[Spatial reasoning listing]
◇ ◇ ◇ ◇ ◇

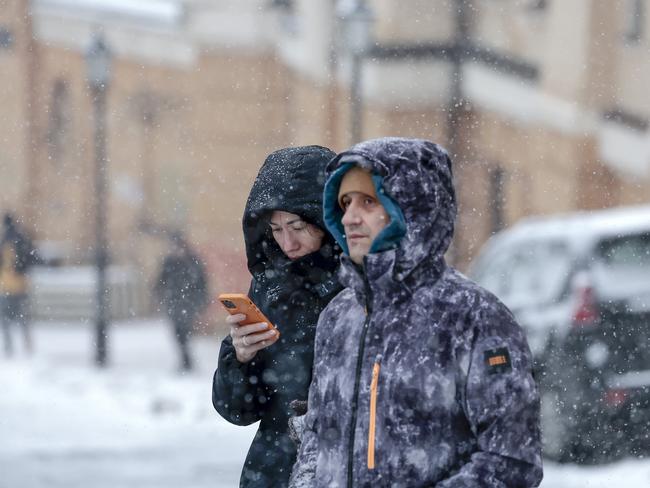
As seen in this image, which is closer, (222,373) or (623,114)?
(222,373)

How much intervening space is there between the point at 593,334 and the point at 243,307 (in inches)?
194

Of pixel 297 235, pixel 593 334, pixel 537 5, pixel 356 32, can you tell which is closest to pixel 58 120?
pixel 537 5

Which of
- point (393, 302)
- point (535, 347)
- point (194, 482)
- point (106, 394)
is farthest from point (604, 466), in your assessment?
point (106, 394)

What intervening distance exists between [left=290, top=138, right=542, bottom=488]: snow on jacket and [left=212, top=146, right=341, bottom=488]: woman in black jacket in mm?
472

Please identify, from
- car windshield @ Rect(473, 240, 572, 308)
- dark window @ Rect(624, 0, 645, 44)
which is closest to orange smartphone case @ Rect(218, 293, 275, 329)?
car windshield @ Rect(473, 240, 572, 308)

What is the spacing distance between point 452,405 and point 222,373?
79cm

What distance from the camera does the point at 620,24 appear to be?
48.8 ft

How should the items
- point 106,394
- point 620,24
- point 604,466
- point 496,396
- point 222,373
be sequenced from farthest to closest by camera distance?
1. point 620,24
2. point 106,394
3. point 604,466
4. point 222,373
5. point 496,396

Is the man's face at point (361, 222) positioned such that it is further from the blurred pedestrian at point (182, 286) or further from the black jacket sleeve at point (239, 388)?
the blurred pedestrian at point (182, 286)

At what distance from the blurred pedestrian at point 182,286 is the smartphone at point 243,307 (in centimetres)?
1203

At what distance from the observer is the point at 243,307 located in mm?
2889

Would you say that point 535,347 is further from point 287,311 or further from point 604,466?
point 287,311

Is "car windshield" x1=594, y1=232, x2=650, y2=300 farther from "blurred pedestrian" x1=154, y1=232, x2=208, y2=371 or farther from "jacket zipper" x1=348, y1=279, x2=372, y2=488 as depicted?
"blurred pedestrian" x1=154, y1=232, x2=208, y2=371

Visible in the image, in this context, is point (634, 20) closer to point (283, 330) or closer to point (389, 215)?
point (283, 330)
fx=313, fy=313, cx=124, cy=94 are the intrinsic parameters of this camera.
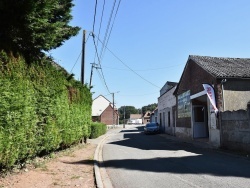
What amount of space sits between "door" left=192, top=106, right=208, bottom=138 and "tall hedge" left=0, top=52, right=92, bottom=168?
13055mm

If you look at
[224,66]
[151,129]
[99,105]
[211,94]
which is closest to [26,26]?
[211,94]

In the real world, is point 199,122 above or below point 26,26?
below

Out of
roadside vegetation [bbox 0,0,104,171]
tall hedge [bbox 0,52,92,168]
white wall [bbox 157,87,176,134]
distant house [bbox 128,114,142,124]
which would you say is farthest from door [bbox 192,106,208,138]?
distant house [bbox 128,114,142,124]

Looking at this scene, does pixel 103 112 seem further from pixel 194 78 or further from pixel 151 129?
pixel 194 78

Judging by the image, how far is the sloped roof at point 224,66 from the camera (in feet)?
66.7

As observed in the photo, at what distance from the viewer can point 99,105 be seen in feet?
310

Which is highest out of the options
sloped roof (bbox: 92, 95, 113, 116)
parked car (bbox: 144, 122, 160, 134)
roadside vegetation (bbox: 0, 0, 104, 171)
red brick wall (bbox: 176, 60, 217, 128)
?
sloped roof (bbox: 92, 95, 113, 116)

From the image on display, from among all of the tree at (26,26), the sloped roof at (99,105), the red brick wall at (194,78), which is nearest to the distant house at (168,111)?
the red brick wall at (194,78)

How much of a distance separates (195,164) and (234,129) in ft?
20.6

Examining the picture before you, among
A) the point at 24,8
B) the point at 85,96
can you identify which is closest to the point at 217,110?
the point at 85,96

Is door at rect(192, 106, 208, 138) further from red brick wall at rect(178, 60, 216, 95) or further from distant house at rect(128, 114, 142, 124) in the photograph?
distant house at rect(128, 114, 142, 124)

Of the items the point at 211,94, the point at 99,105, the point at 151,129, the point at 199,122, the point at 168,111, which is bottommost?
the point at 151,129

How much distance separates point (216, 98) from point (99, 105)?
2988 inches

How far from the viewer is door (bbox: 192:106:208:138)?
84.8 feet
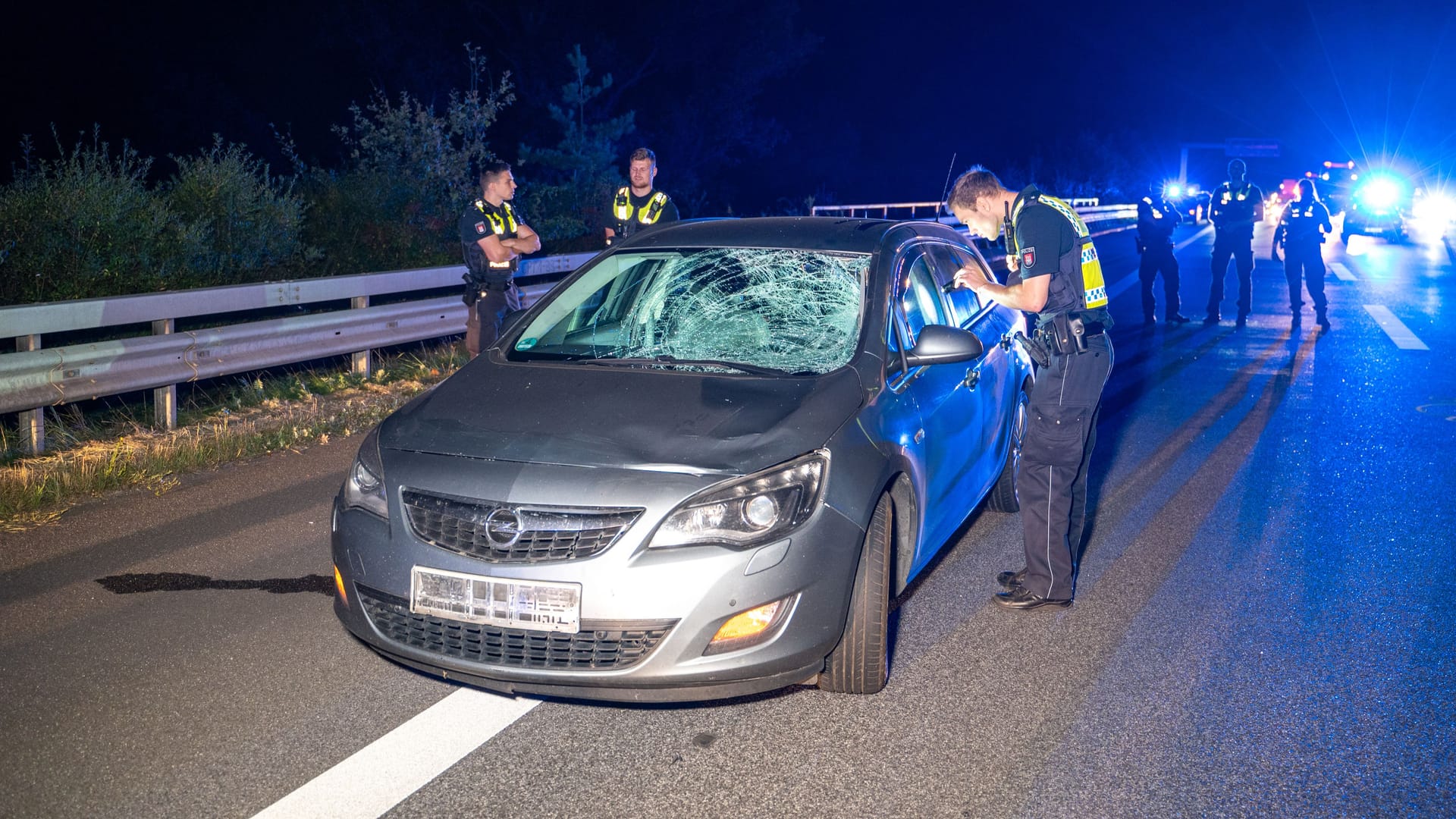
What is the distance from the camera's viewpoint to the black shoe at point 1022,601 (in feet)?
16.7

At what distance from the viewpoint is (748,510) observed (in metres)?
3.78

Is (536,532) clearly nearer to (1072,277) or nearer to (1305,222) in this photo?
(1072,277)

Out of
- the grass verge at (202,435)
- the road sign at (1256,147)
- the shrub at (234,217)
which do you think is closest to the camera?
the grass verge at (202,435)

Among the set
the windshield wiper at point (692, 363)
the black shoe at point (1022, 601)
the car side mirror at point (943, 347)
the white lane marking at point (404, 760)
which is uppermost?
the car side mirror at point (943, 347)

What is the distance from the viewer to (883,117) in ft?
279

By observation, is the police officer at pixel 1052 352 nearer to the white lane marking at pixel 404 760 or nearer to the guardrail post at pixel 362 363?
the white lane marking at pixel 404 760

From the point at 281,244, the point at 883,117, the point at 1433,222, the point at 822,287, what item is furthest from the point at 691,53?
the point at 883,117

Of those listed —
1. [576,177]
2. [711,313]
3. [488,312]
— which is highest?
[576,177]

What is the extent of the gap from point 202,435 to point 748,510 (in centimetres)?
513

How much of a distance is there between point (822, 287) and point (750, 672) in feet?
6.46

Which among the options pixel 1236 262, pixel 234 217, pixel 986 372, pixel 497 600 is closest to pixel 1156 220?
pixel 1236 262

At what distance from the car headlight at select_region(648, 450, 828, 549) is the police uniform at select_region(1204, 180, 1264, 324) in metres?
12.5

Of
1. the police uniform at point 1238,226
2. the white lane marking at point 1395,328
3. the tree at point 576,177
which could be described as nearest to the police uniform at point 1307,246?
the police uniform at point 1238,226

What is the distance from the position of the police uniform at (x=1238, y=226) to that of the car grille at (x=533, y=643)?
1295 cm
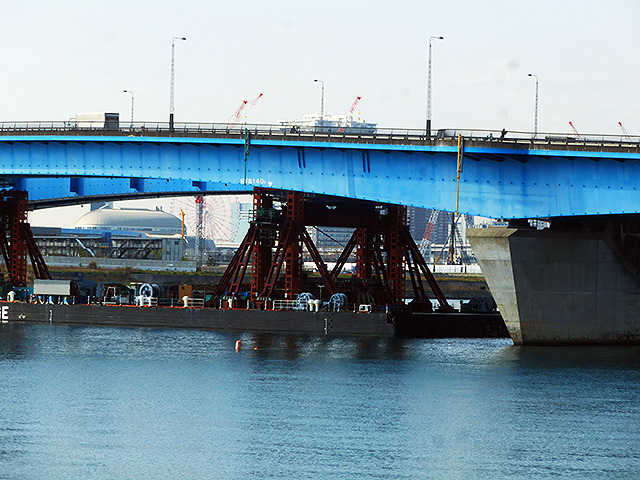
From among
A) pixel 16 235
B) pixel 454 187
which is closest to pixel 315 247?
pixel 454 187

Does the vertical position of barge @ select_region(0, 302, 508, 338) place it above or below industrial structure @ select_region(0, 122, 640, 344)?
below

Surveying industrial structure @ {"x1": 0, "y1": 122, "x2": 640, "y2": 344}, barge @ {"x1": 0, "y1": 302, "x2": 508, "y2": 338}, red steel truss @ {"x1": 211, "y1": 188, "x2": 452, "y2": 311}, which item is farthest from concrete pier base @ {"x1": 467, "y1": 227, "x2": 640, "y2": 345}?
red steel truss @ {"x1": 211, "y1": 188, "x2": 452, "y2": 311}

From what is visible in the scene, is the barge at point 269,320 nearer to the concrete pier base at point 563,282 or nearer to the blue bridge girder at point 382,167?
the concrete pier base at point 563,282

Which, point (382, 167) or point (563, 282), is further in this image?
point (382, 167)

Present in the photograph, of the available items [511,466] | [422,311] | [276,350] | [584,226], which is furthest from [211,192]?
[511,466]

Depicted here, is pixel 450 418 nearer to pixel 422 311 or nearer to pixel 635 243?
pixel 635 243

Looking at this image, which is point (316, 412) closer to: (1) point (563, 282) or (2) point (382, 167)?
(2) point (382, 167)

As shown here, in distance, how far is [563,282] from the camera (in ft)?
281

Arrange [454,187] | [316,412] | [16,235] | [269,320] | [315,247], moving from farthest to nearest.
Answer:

◇ ◇ ◇ ◇ ◇

### Exercise requirements
Express the entire listing above as a numbered list, one line per item, with blank lines left out. Omit the pictures.

### Finished task
1. As seen in this image, which is closer, (222,373) or (623,114)?
2. (222,373)
3. How much intervening space is there between the point at 593,334 and the point at 243,307 (in inches)?
4. 194
5. Of pixel 297 235, pixel 593 334, pixel 537 5, pixel 356 32, can you tell which is closest to pixel 58 120?
6. pixel 537 5
7. Which of
8. - point (393, 302)
9. - point (535, 347)
10. - point (194, 482)
11. - point (106, 394)
12. is farthest from point (604, 466), in your assessment?
13. point (106, 394)
14. What intervening distance exists between [left=290, top=138, right=542, bottom=488]: snow on jacket and [left=212, top=146, right=341, bottom=488]: woman in black jacket in mm?
15. 472
16. Please identify, from
17. - car windshield @ Rect(473, 240, 572, 308)
18. - dark window @ Rect(624, 0, 645, 44)
19. which is closest to orange smartphone case @ Rect(218, 293, 275, 329)?
20. car windshield @ Rect(473, 240, 572, 308)
21. What is the spacing distance between point 452,405 and point 222,373?
22. 79cm
23. What distance from the camera does the point at 620,24 appear to be?
24. 48.8 ft
25. How should the items
26. - point 106,394
27. - point 620,24
28. - point 604,466
29. - point 496,396
30. - point 222,373
31. be sequenced from farthest to closest by camera distance?
32. 1. point 620,24
33. 2. point 106,394
34. 3. point 604,466
35. 4. point 222,373
36. 5. point 496,396
37. Is the man's face at point (361, 222) positioned such that it is further from the blurred pedestrian at point (182, 286) or further from the black jacket sleeve at point (239, 388)?
38. the blurred pedestrian at point (182, 286)
39. At what distance from the blurred pedestrian at point 182,286 is the smartphone at point 243,307 (in centimetres)?
40. 1203
41. At what distance from the observer is the point at 243,307 located in mm?
42. 2889
43. Would you say that point 535,347 is further from point 287,311 or further from point 604,466?
44. point 287,311
45. Is "car windshield" x1=594, y1=232, x2=650, y2=300 farther from "blurred pedestrian" x1=154, y1=232, x2=208, y2=371 or farther from "jacket zipper" x1=348, y1=279, x2=372, y2=488 as depicted?
46. "blurred pedestrian" x1=154, y1=232, x2=208, y2=371
47. Visible in the image, in this context, is point (634, 20) closer to point (283, 330) or closer to point (389, 215)?
48. point (283, 330)
49. fx=313, fy=313, cx=124, cy=94 are the intrinsic parameters of this camera.
50. What amount of space sits between "door" left=192, top=106, right=208, bottom=138 and "tall hedge" left=0, top=52, right=92, bottom=168?
51. 13055mm
52. If you look at
53. [224,66]
54. [151,129]
55. [99,105]
56. [211,94]
57. which is closest to [26,26]?
58. [211,94]
59. In the real world, is point 199,122 above or below point 26,26?
60. below
61. Out of
62. roadside vegetation [bbox 0,0,104,171]
63. tall hedge [bbox 0,52,92,168]
64. white wall [bbox 157,87,176,134]
65. distant house [bbox 128,114,142,124]
66. which would you say is farthest from door [bbox 192,106,208,138]?
67. distant house [bbox 128,114,142,124]
68. Looking at this scene, does pixel 103 112 seem further from pixel 194 78 or further from pixel 151 129?
69. pixel 194 78
70. Judging by the image, how far is the sloped roof at point 224,66 from the camera (in feet)?
71. 66.7
72. As observed in the photo, at what distance from the viewer can point 99,105 be seen in feet?
73. 310
74. Which is highest out of the options
75. sloped roof (bbox: 92, 95, 113, 116)
76. parked car (bbox: 144, 122, 160, 134)
77. roadside vegetation (bbox: 0, 0, 104, 171)
78. red brick wall (bbox: 176, 60, 217, 128)
79. ?
80. sloped roof (bbox: 92, 95, 113, 116)
81. From the image on display, from among all of the tree at (26,26), the sloped roof at (99,105), the red brick wall at (194,78), which is nearest to the distant house at (168,111)?
82. the red brick wall at (194,78)
83. How much of a distance separates (195,164) and (234,129) in ft?
84. 20.6
85. Examining the picture before you, among
86. A) the point at 24,8
87. B) the point at 85,96
88. can you identify which is closest to the point at 217,110?
89. the point at 85,96
90. Is door at rect(192, 106, 208, 138) further from red brick wall at rect(178, 60, 216, 95) or further from distant house at rect(128, 114, 142, 124) in the photograph?
91. distant house at rect(128, 114, 142, 124)
92. Of the items the point at 211,94, the point at 99,105, the point at 151,129, the point at 199,122, the point at 168,111, which is bottommost?
93. the point at 151,129
94. How much distance separates point (216, 98) from point (99, 105)?
95. 2988 inches
96. How far from the viewer is door (bbox: 192:106:208:138)?
97. 84.8 feet
98. What is the distance from the camera's viewpoint to the black shoe at point 1022,601 (in feet)?
99. 16.7
100. At what distance from the viewpoint is (748,510) observed (in metres)?
101. 3.78
102. Is (536,532) clearly nearer to (1072,277) or nearer to (1305,222) in this photo?
103. (1072,277)
104. Out of
105. - the grass verge at (202,435)
106. - the road sign at (1256,147)
107. - the shrub at (234,217)
108. which do you think is closest to the camera?
109. the grass verge at (202,435)
110. Among the set
111. the windshield wiper at point (692, 363)
112. the black shoe at point (1022, 601)
113. the car side mirror at point (943, 347)
114. the white lane marking at point (404, 760)
115. which is uppermost?
116. the car side mirror at point (943, 347)
117. What is the distance from the viewer to (883,117) in ft?
118. 279
119. By observation, is the police officer at pixel 1052 352 nearer to the white lane marking at pixel 404 760 or nearer to the guardrail post at pixel 362 363?
120. the white lane marking at pixel 404 760
121. From the point at 281,244, the point at 883,117, the point at 1433,222, the point at 822,287, what item is furthest from the point at 691,53?
122. the point at 883,117
123. Of those listed —
124. 1. [576,177]
125. 2. [711,313]
126. 3. [488,312]
127. — which is highest?
128. [576,177]
129. What is the extent of the gap from point 202,435 to point 748,510 (in centimetres)?
130. 513
131. How much of a distance is there between point (822, 287) and point (750, 672) in feet?
132. 6.46
133. Which among the options pixel 1236 262, pixel 234 217, pixel 986 372, pixel 497 600 is closest to pixel 1156 220?
134. pixel 1236 262
135. At what distance from the car headlight at select_region(648, 450, 828, 549) is the police uniform at select_region(1204, 180, 1264, 324) in metres?
136. 12.5
137. Of
138. 1. the police uniform at point 1238,226
139. 2. the white lane marking at point 1395,328
140. 3. the tree at point 576,177
141. which could be described as nearest to the police uniform at point 1307,246?
142. the police uniform at point 1238,226
143. What is the distance from the position of the police uniform at (x=1238, y=226) to that of the car grille at (x=533, y=643)?
144. 1295 cm
145. From among
146. A) pixel 16 235
147. B) pixel 454 187
148. which is closest to pixel 315 247?
149. pixel 454 187
150. Does the vertical position of barge @ select_region(0, 302, 508, 338) place it above or below industrial structure @ select_region(0, 122, 640, 344)?
151. below
152. Surveying industrial structure @ {"x1": 0, "y1": 122, "x2": 640, "y2": 344}, barge @ {"x1": 0, "y1": 302, "x2": 508, "y2": 338}, red steel truss @ {"x1": 211, "y1": 188, "x2": 452, "y2": 311}, which item is farthest from concrete pier base @ {"x1": 467, "y1": 227, "x2": 640, "y2": 345}?
153. red steel truss @ {"x1": 211, "y1": 188, "x2": 452, "y2": 311}
154. From what is visible in the scene, is the barge at point 269,320 nearer to the concrete pier base at point 563,282 or nearer to the blue bridge girder at point 382,167?
155. the concrete pier base at point 563,282
156. Which, point (382, 167) or point (563, 282), is further in this image?
157. point (382, 167)
158. Present in the photograph, of the available items [511,466] | [422,311] | [276,350] | [584,226], which is furthest from [211,192]?
159. [511,466]
160. Depicted here, is pixel 450 418 nearer to pixel 422 311 or nearer to pixel 635 243?
161. pixel 635 243
162. Looking at this image, which is point (316, 412) closer to: (1) point (563, 282) or (2) point (382, 167)?
163. (2) point (382, 167)
164. As shown here, in distance, how far is [563,282] from the camera (in ft)?
165. 281
166. Arrange [454,187] | [316,412] | [16,235] | [269,320] | [315,247], moving from farthest to nearest.
167. Answer:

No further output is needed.